I looked down through the hole in the hayloft floor that I climbed through just a few minutes before and there was Zip looking up at me. Maybe he thought I was a big pigeon.
I was in the loft to see if I could reach the window the pigeons have been using to get in and out of the barn for the past two years. I’ve been meaning to fix the three broken planes of glass, but never got around to it.
Now six of the 12 lites of glass were broken. Zip started stalking the pigeons after we let him out of the crate. It seems that part of establishing himself as king of the barn, is to rid it of the pigeons who have made it their home since Flo died and Minnie stopped living in the barn last year.
This spring I followed the birth of a pair of pigeons from egg to when they left the nest. But now I want the pigeons out as much as Zip.
Every day they’re crashing through the barn windows, the glass shattered on the ground in the barnyard. Zip has made his presence known and the pigeons are finding their home is not the safe place it used to be.
I found I could easily reach the window in the hayloft with the 8 foot ladder. So I pulled it up through another hole in the barn floor. This one big enough to through hay bale through.
That’s when I saw the two fledgling pigeons huddled together on a bean inside the barn.
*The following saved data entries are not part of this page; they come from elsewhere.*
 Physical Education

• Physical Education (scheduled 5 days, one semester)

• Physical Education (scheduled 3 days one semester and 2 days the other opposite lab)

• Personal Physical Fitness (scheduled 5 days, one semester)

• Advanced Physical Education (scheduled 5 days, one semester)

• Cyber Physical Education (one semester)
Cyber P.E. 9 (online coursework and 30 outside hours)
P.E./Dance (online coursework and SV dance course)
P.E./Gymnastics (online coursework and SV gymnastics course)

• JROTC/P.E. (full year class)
They looked terrified.
Since Zip came to the farm, their lives have drastically changed. I felt bad for them and tried to let them know I wouldn’t hurt them. I made sure to close the door between the two barns so Zip would have less of a chance of finding them.
Once I was up on the ladder I could see that the window had been cobbled together, two sashes screwed to each other, then held in place with more screws.
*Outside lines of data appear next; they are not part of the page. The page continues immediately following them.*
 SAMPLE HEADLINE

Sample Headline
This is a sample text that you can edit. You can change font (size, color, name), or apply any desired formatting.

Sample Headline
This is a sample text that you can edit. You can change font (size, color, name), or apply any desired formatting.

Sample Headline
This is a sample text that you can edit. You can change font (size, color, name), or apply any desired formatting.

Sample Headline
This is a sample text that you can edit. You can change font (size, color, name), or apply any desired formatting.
It was easy to remove with the right drill bit.
One of the few things left in the basement when we bought the farm was a stack of glass, some still with thin sheets of paper between the lites. So I have plenty of glass even if I made a mistake and cut one too short.
Instead of using glazing, as I usually would, I decided to use caulk. The window is so high no one would see it and it’s quicker and easier to use. First I put a bead of caulk on the lip of the pane, put in the glass and a few glazing points (the little pieces of metal that help hold the glass in) then a thicker bead of caulk.
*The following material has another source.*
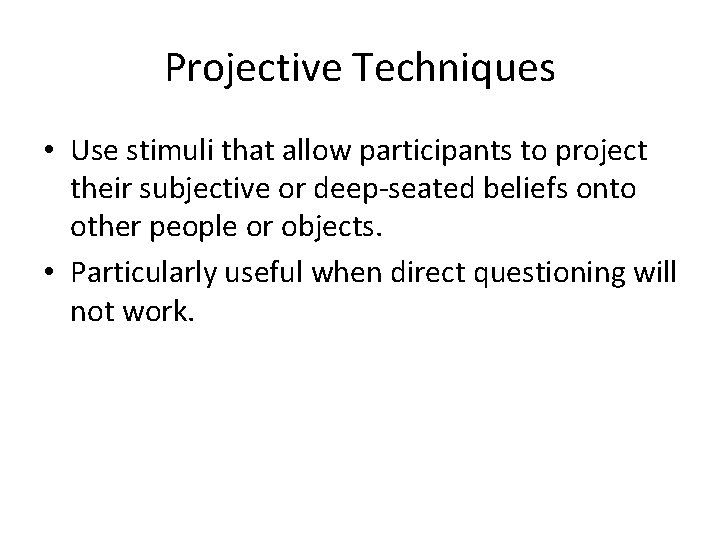 Projective Techniques

• Use stimuli that allow participants to project their subjective or deep-seated beliefs onto other people or objects.

• Particularly useful when direct questioning will not work.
While I waited for it to dry, I cleaned and fixed a few panes of glass on the window on the bottom floor of the barn that the pigeons also flew through.
Next came the paint. When it was dry, I screwed the window back in the barn. After that I stapled a piece of hardware cloth over the window on the inside of the barn. This way the pigeons couldn’t push the lites of glass out if they tried to fly out of the barn.
But it wasn’t until had lowered the ladder through the hole and put it away, that I worried that the pigeons might try to fly into the barn not realizing there was glass and hardware cloth to stop them.
So I went back up into the loft, pulling the ladder past the fledgling pigeons once again, and put pieces of duct tape on the hardware cloth hoping they would see it as a deterrent.
Ideally, I would have liked to put the tape on the glass as I did on the lower windows, but I don’t have a ladder tall enough to reach the window from the outside of the barn. Also, it was getting dark and I had been working at this for most of the day. I just didn’t have it in me to remove the hardware cloth and put it back again.
Even with the windows blocked off, there are other ways for the pigeons to get in and out of the barn. But they are not hanging around the way they had been. I’m sure they are confused and uncertain if our barn is still a good place for them to raise their young.
This morning as a few pigeons pecked around the barnyard, Zip was on to them. He slipped under the fence and got as far as peeking into the pole barn. He retreated after seeing the barn was full of sheep and donkeys.
I never expected so much turmoil when we brought Zip to the farm. Somehow I didn’t associate the pigeons with not having an active barn cat. But now I can see how Minnie and Flo kept pigeons from nesting in the barn all these years.
Zip is already earning his keep. I loved having the pigeons here this summer. Watching them grow up and learning all about them. But I can see if they continue to nest in the barn, there will be to many of them.
I have a feeling the pigeons will not be here for much longer.